▸ **AUFGABENSTELLUNG 1**: Geben Sie jede Zeile der folgenden Datensätze wieder, in der die Zeichenfolge „privacy“ vorkommt. Beachten Sie dabei die Groß- und Kleinschreibung.

▸ **AUSGEWÄHLTER AUSZUG**:
____

Der Polizeipräsident von Wien, Herr Ritter Marx von Marxberg, war so gütig, dem Verfasser dieses Aufsatzes einige Photographien aus dem Verbrecher-Album zur Wiedergabe in der „Gartenlaube“ zu überlassen. Es sind dies die Bilder von Individuen, welche in dem letzten Monate mit Tod abgingen; der Abdruck von Photographien in Ueberwachung stehender Verbrecher konnte aus Dienstes-Rücksichten nicht gestattet werden. Die Zahl der dem Verbrecher-Album einverleibten Photographien beträgt gegenwärtig siebentausend bis achttausend, von welcher Zahl über die Hälfte auf Verbrecher des Auslandes und der Provinzen entfallen. Die Wiener Polizeidirection steht mit den sämmtlichen Sicherheitsbehörden der europäischen Staaten und der nordamerikanischen Union in Correspondenz; sie erhält und versendet Photographien von jener Species internationaler Gauner, die den Continent durchstreifen, als vornehme Reisende auftreten und, wo sich eine Gelegenheit bietet, Diebstähle, Betrügereien und Creditzeichenfälschungen unternehmen. Das gemeinsame Vorgehen aller Behörden gegen die internationalen Industrieritter ist, wie die Erfahrung gelehrt hat, von Wichtigkeit für die großen europäischen Geldinstitute, und es ist einleuchtend, welche wesentlichen Dienste die Photographie dabei leistet.

____

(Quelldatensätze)
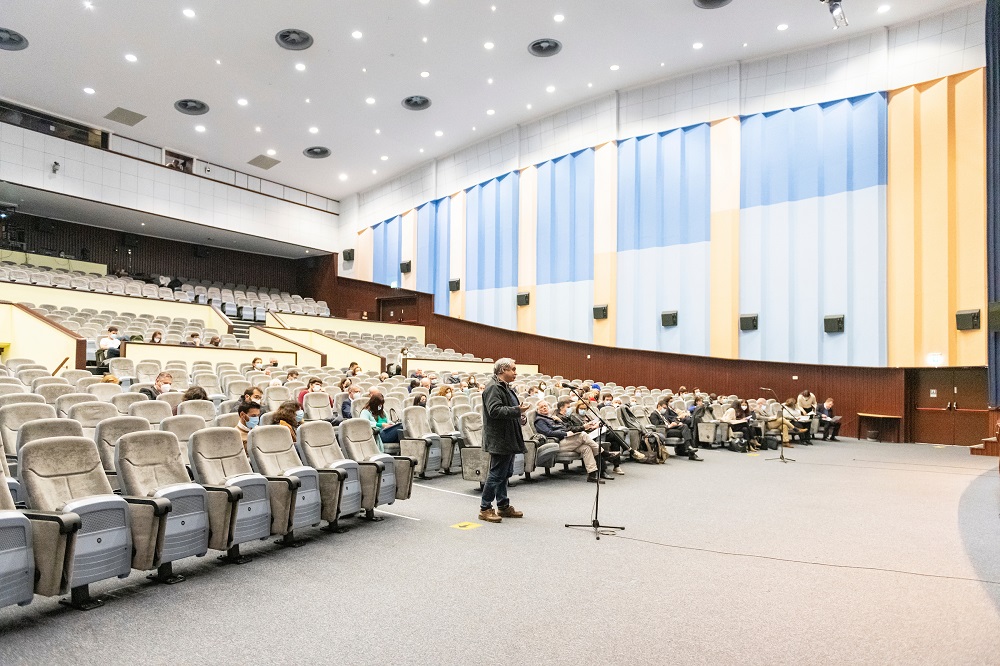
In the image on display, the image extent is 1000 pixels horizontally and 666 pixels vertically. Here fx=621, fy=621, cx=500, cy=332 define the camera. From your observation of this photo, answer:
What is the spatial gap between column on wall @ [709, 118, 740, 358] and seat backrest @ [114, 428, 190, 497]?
13604mm

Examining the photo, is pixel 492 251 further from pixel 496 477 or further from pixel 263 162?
pixel 496 477

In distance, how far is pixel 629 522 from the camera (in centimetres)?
528

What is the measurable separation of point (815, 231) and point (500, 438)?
40.0 ft

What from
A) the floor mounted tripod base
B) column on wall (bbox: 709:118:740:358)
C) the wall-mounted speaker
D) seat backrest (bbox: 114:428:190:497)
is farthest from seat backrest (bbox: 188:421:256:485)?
the wall-mounted speaker

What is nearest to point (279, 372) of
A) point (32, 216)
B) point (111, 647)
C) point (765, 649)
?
point (111, 647)

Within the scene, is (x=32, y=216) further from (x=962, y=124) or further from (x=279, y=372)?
(x=962, y=124)

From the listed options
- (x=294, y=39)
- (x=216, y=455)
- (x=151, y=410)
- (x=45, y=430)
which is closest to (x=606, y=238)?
(x=294, y=39)

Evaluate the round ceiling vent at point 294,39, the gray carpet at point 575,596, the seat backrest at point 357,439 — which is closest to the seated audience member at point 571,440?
the gray carpet at point 575,596

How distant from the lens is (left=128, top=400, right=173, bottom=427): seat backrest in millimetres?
5824

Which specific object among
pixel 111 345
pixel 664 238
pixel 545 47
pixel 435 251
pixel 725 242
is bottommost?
pixel 111 345

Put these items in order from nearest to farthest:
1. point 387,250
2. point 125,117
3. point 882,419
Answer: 1. point 882,419
2. point 125,117
3. point 387,250

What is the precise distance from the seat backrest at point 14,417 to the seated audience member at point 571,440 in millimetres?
4809

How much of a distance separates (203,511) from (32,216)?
21061 millimetres

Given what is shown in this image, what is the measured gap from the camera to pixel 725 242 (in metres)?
15.5
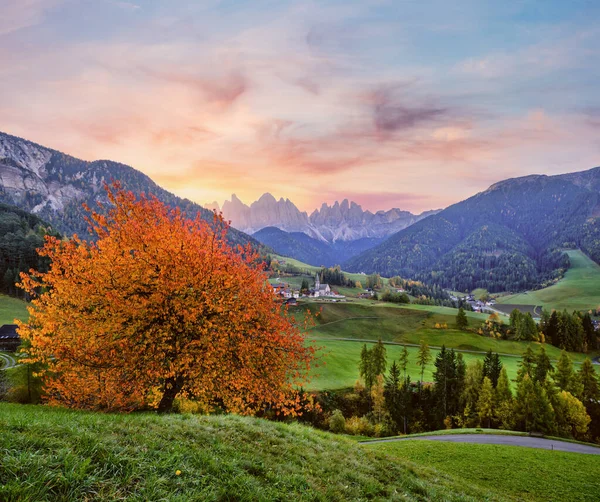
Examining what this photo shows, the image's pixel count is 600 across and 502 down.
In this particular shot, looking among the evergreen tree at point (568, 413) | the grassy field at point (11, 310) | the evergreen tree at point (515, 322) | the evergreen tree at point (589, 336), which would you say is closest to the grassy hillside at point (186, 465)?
the evergreen tree at point (568, 413)

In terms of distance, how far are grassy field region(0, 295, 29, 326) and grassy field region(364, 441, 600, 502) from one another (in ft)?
421

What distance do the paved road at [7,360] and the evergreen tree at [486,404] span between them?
368 ft

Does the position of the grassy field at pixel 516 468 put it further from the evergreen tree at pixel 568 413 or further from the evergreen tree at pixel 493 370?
the evergreen tree at pixel 493 370

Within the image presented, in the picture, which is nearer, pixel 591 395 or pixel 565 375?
pixel 565 375

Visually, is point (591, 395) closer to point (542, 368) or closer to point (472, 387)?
point (542, 368)

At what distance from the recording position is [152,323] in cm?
1894

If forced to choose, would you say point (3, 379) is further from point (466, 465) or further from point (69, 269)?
point (466, 465)

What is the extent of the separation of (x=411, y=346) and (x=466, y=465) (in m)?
127

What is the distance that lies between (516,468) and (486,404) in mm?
51856

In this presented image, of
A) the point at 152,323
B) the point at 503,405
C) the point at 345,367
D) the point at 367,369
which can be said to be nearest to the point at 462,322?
the point at 345,367

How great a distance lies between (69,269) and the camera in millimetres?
19953

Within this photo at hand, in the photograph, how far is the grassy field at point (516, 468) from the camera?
22.5 metres

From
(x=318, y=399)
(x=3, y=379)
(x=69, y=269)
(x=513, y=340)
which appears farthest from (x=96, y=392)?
(x=513, y=340)

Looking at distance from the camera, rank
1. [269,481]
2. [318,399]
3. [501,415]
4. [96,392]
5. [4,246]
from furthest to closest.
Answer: [4,246] < [318,399] < [501,415] < [96,392] < [269,481]
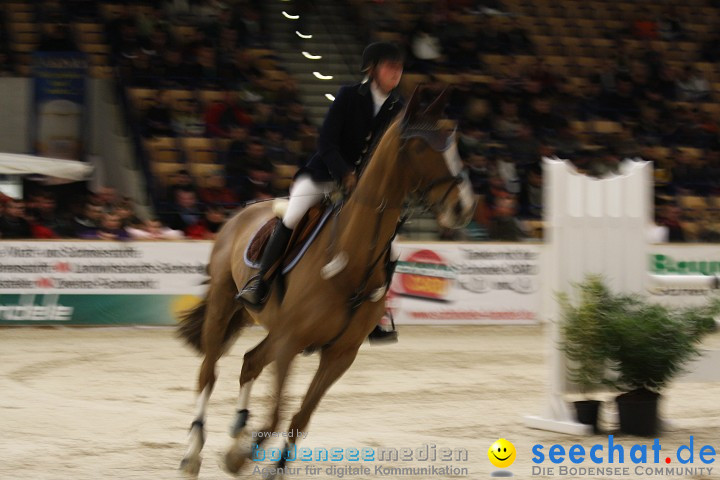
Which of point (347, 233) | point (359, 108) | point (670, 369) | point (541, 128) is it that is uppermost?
point (359, 108)

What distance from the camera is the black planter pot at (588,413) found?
24.8 feet

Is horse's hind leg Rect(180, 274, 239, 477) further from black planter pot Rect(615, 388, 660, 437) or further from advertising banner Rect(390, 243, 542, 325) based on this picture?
advertising banner Rect(390, 243, 542, 325)

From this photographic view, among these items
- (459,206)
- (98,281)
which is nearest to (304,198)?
(459,206)

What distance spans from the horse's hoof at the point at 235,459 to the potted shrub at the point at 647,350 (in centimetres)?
278

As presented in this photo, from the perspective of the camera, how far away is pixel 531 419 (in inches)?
308

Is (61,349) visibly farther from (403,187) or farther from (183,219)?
(403,187)

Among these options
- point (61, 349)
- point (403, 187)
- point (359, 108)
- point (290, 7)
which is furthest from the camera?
point (290, 7)

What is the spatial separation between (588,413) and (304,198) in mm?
2792

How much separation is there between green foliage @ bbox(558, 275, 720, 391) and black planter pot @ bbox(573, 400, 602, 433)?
13 centimetres

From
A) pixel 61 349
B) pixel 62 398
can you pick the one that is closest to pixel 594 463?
pixel 62 398

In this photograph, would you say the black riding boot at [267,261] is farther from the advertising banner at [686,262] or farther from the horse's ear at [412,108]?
the advertising banner at [686,262]

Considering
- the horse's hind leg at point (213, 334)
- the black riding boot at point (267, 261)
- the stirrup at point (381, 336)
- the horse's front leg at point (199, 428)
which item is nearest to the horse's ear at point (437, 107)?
the black riding boot at point (267, 261)

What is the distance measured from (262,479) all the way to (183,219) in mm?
9418

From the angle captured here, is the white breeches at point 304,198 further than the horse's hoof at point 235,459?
Yes
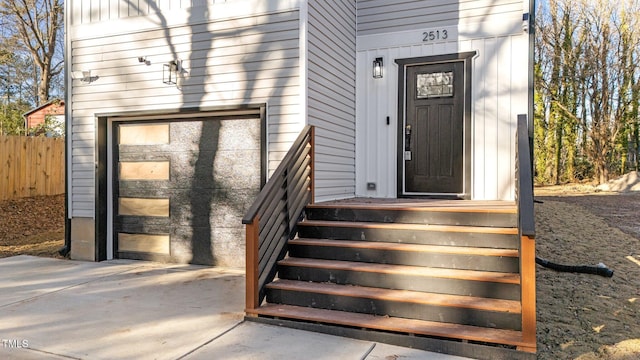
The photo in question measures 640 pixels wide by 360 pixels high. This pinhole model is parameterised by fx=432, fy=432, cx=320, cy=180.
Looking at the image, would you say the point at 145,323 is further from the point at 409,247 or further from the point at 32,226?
the point at 32,226

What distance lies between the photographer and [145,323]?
10.7 feet

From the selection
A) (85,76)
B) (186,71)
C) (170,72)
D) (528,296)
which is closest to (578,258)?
(528,296)

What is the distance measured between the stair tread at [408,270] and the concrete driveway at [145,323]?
23.8 inches

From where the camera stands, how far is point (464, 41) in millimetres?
5219

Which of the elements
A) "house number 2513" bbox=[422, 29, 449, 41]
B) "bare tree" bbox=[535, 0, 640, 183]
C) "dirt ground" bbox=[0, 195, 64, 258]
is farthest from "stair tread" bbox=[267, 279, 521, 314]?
"bare tree" bbox=[535, 0, 640, 183]

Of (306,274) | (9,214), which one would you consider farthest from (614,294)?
(9,214)

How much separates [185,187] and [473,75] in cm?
376

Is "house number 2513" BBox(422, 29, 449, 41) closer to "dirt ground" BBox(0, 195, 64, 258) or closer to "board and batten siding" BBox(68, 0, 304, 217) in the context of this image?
"board and batten siding" BBox(68, 0, 304, 217)

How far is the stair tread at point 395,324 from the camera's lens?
8.92 feet

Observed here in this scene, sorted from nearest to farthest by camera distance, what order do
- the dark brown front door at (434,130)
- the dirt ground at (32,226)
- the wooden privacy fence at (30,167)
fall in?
the dark brown front door at (434,130) → the dirt ground at (32,226) → the wooden privacy fence at (30,167)

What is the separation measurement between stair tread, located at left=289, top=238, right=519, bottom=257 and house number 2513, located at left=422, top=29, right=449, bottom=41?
293cm

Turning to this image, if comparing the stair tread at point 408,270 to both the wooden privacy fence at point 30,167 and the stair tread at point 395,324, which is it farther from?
the wooden privacy fence at point 30,167

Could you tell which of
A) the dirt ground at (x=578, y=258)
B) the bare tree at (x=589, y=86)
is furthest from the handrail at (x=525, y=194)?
the bare tree at (x=589, y=86)

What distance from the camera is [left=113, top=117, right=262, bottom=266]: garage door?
5.06 m
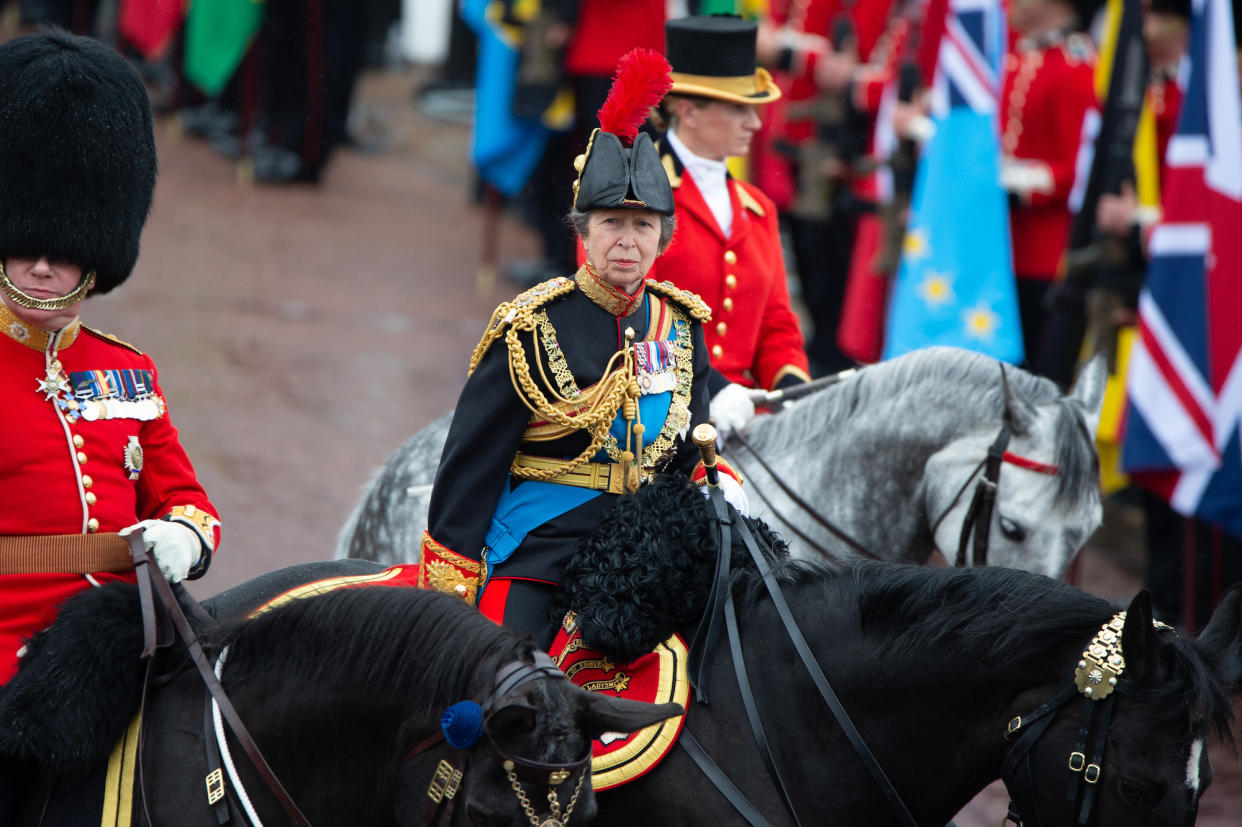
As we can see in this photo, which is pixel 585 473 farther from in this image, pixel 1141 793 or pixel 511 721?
pixel 1141 793

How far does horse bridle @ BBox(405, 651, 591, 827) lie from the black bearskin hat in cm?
132

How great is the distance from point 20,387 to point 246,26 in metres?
10.8

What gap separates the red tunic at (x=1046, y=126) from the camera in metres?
7.66

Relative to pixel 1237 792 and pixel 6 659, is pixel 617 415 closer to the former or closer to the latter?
pixel 6 659

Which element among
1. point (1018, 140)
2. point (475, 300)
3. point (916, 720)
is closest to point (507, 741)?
point (916, 720)

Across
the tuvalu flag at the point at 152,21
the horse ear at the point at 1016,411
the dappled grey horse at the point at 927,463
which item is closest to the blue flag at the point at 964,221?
the dappled grey horse at the point at 927,463

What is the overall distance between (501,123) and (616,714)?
28.0 ft

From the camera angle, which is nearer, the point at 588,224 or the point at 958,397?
the point at 588,224

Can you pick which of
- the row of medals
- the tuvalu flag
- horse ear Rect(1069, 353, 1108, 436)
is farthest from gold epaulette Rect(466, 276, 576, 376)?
the tuvalu flag

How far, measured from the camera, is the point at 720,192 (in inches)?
193

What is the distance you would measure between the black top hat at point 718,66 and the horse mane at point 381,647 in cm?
235

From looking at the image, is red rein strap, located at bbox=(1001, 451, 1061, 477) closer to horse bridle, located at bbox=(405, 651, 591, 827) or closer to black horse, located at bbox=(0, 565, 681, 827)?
black horse, located at bbox=(0, 565, 681, 827)

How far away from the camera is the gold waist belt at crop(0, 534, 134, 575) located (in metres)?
3.05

____

▸ **AUFGABENSTELLUNG 2**: Prüfen Sie anhand des Auszugs über das Wiener Verbrecher-Album, ob die Aussagen (a), (b) und (c) zutreffen, und belegen Sie jedes Ja oder Nein mit den entscheidenden Worten des Auszugs in wörtlichem Zitat. (a) Das Verbrecher-Album umfasst gegenwärtig siebentausend bis achttausend Photographien. (b) Der Abdruck von Photographien überwachter Verbrecher wurde gestattet. (c) Die Wiener Polizeidirection steht ausschließlich mit Sicherheitsbehörden europäischer Staaten in Correspondenz.

▸ **RICHTIGE LÖSUNG 1**:
- the wooden privacy fence at (30,167)
the dark brown front door at (434,130) → the dirt ground at (32,226) → the wooden privacy fence at (30,167)
Turning to this image, if comparing the stair tread at point 408,270 to both the wooden privacy fence at point 30,167 and the stair tread at point 395,324, which is it farther from?
the wooden privacy fence at point 30,167

▸ **RICHTIGE LÖSUNG 2**:
(a) Ja: „Die Zahl der dem Verbrecher-Album einverleibten Photographien beträgt gegenwärtig siebentausend bis achttausend“.
(b) Nein: „der Abdruck von Photographien in Ueberwachung stehender Verbrecher konnte aus Dienstes-Rücksichten nicht gestattet werden“.
(c) Nein: „Die Wiener Polizeidirection steht mit den sämmtlichen Sicherheitsbehörden der europäischen Staaten und der nordamerikanischen Union in Correspondenz“.